Tristan Mathieu, 1800 – « La main de Dieu »
Un attentat, pour quoi ?
On retrouve Armand de Calvimont et Julie de Swarte, les héros de 1800 – La Main de sang (10/18 n° 5857 – 2023). Tout commence ce 24 décembre 1800 avec l’attentat contre Bonaparte, alors Premier consul. Une énorme charge explosive ravage la rue Saint-Nicaise où passe la berline du futur empereur en route pour l’Opéra. Parce que le cocher est ivre, il échappe à la mort.
Joseph Fouché, alors ministre de la Police, et Charles-Maurice de Talleyrand, le ministre des Relations extérieures, assistent à la rage du consul. Celui-ci est persuadé que ce sont des Jacobins qui sont à l’œuvre, mais Fouché est plus circonspect. Il se lance dans une traque furieuse pour arrêter les coupables. Les cadavres se multiplient.
Après leurs aventures, Armand et Julie sont partis pour le Périgord, dans le domaine pillé, incendié pendant les années révolutionnaires. Armand entreprend de retrouver les auteurs des saccages et vols. Mais, ils ont la nostalgie de Paris. Aussi, quand Talleyrand les rappelle pour découvrir la vérité… Or, s’ils sont sous la protection du ministre, Fouché les fait surveiller. Ils sont un des derniers liens vivants entre lui et le coup d’État avorté six mois plus tôt, dans lequel les deux ministres ont trempé. Ils vont alors se confronter à un secret qui menace l’équilibre de l’Europe, une structure occulte, à des luttes d’influences, le tout face à des adversaires déterminés…
Le choix de l’année 1800 permet au romancier d’exploiter les soubresauts postrévolutionnaires qui secouent la France et particulièrement la classe politique à Paris. De plus, cette période est peu explorée.
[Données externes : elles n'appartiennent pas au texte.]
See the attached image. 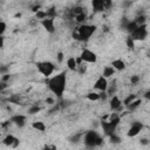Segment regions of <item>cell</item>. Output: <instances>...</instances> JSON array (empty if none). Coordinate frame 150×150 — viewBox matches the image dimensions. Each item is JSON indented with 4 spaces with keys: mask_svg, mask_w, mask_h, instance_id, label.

Les tensions politiques sont fortes malgré l’installation de ce nouveau régime. Les Jacobins restent une force importante et les complots royalistes sont toujours d’actualité. Deux ministres se livrent une lutte sans merci et chacun cherche à éliminer l’autre.
Entre grande Histoire et fiction, le roman s’appuie sur des faits réels pour tisser une intrigue solide et attractive au possible. L’attentat de la rue Saint-Nicaise est exact. Ce soir-là, un baril de poudre a éventré la rue faisant une vingtaine de morts et plus de cent blessés.
Tristan Mathieu, pour fonder son récit, traite nombre de thèmes. Outre la tentative d’assassinat de Bonaparte et les ramifications politiques qu’elle a entraînées, ce sont les luttes d’influence, la manipulation des événements et les jeux de pouvoir qui sont mis en lumière. Ainsi, le duel entre les deux ministres est omniprésent, relayé par des personnages qui leurs sont attachés ou redevables. C’est la mise en scène de leurs alliances, de leurs manigances.
Parallèlement, l’auteur dépeint avec talent l’atmosphère qui règne, les séquelles des événements dramatiques de la dernière décennie dans cette période charnière quand des acquis révolutionnaires vont disparaître.
Mais c’est surtout l’enquête menée par le couple de héros, riche en rebondissements où se mêlent tous les facteurs d’une recherche musclée de coupables. Ce volet introduit des données plus personnelles du couple. Le passé revient avec les blessures anciennes, les non-dits et les trahisons. Leurs relations intime est mise à mal par des dilemmes propres.
Ce second volet est passionnant grâce à l’équilibre entre suspense et rigueur historique. Tristan Mathieu allie avec maîtrise une connaissance approfondie du contexte et une intrigue dramatique.
serge perraud
Tristan Mathieu, 1800 – la main de Dieu, Éditions 10/18 n° 6 075, coll. Polar, mai 2025, 384 p. – 9,20 €.